F1 legend Jackie Stewart is hoping more cars can fight for the world championship title next season as he urges teams to step up their challenge to Mercedes.
British Formula One legend Jackie Stewart is hoping to witness a fierce battle for the world championship next year after Mercedes ran away with a fourth consecutive title this season, thanks to Lewis Hamilton.
Hamilton’s successes in 2014, 2015 and 2017, along with Nico Rosberg’s triumph 12 months ago, have seen the Silver Arrows sustain a four-year stretch of dominance in the sport.
That was preceded by four years of similar reign by Red Bull with their former driver Sebastian Vettel hogging the world title from 2010 to 2013.
While Vettel managed to put some pressure on Hamilton this year in his new and improved Ferrari, the Briton was still able to steer clear of his fellow quadruple world champion. A total of 43 points separate Hamilton from Vettel entering the final race of the season in Abu Dhabi.
Stewart, a three-time world champion himself, believes the sport needs some stiffer competition at the top.
Asked if he can perhaps imagine next year’s title fight to be a three-horse race instead of Hamilton’s one-man show, Stewart told Sport360: “I hope so. We need to have it more competitive than it’s been this year.
“We’ve had a long run now of domination, whether it be Red Bull and then Mercedes. So it would be nice of course to see Ferrari come back in.
“But Ferrari seem to be sort of peak and valley, they’re not as consistent. But I think, hopefully next year, you never know with Red Bull having a Honda engine next year, that could prove to be quite good. So I hope we’re going to have a more competitive season next year.”

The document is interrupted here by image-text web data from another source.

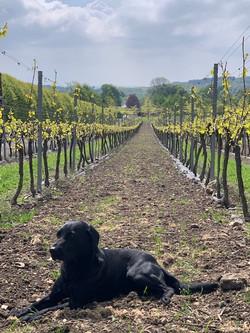 english-vineyard-dog
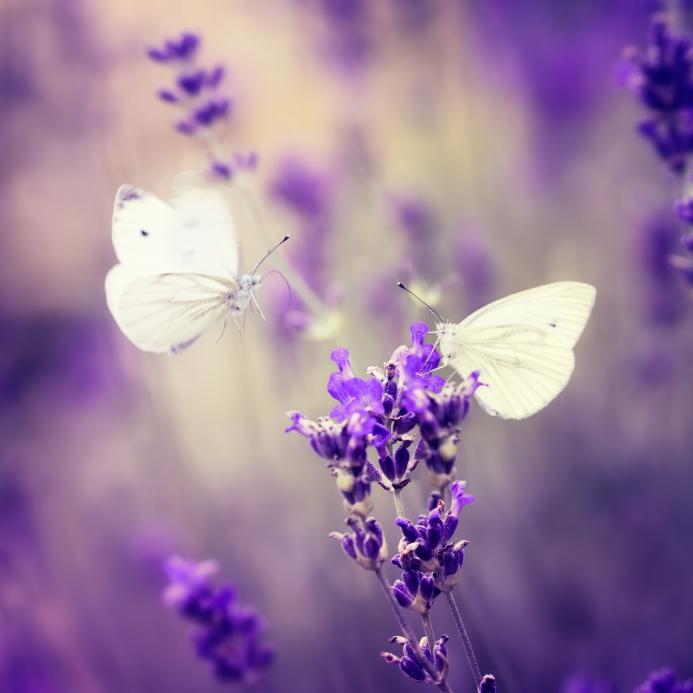 Want Greater Success? Nurture Your Butterflies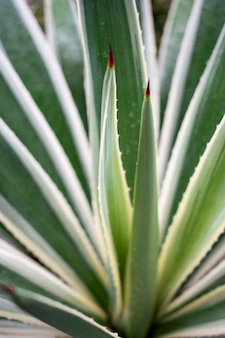 Closeup vertical shot of green agave leaves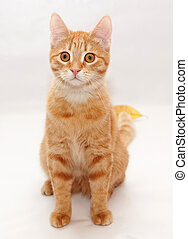 The little orange tabby kitten sitting on gray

British marque McLaren are one of the most successful teams in the history of F1 but they’ve only won one world title this century – Hamilton’s maiden championship coup was with them in 2008.
The Woking-based team have struggled in recent years, and their partnership with Honda that started in 2015 did not deliver the performance McLaren were hoping for.
Next year, they will be replacing the Honda engine with a Renault one. Does Stewart think this move will pay dividends and push them back to the front of the grid?
“I think it’s not impossible,” said the 78-year-old. “McLaren have a lot of knowledge and a lot of experience. Don’t count them out. They’ve got one of the finest facilities in the world. So I think they can be in good shape.”
While expectations are high from the McLaren team for next season, Cyril Abiteboul, the managing director of Renault Sport Racing, is somewhat reserved when discussing the power they plan on supplying both the British side as well as Red Bull.
“You know I don’t want to make any promises,” Abiteboul said in Abu Dhabi on Friday.
“First thing will be reliability because we’ve seen this season that you need to walk before you run and I think we’ve been on many occasions too aggressive in the way that we were trying to bring performance and extra power to the engine too quickly because of the expectation of all customers including the yellow cars, so I think we need to go step by step: first be reliable then accumulate as many miles as possible during the winter tests – I think it’s important for any chassis organisation.
“I understand, talking about Red Bull, that they changed their philosophy and are planning for the development of their car but if the engine is not reliable it’s going to be useless. So we need to get that.
“And if we have that, I am extremely comfortable and confident that we have the sort of technological bricks to bring to the engine in order to make steps and to catch Mercedes.”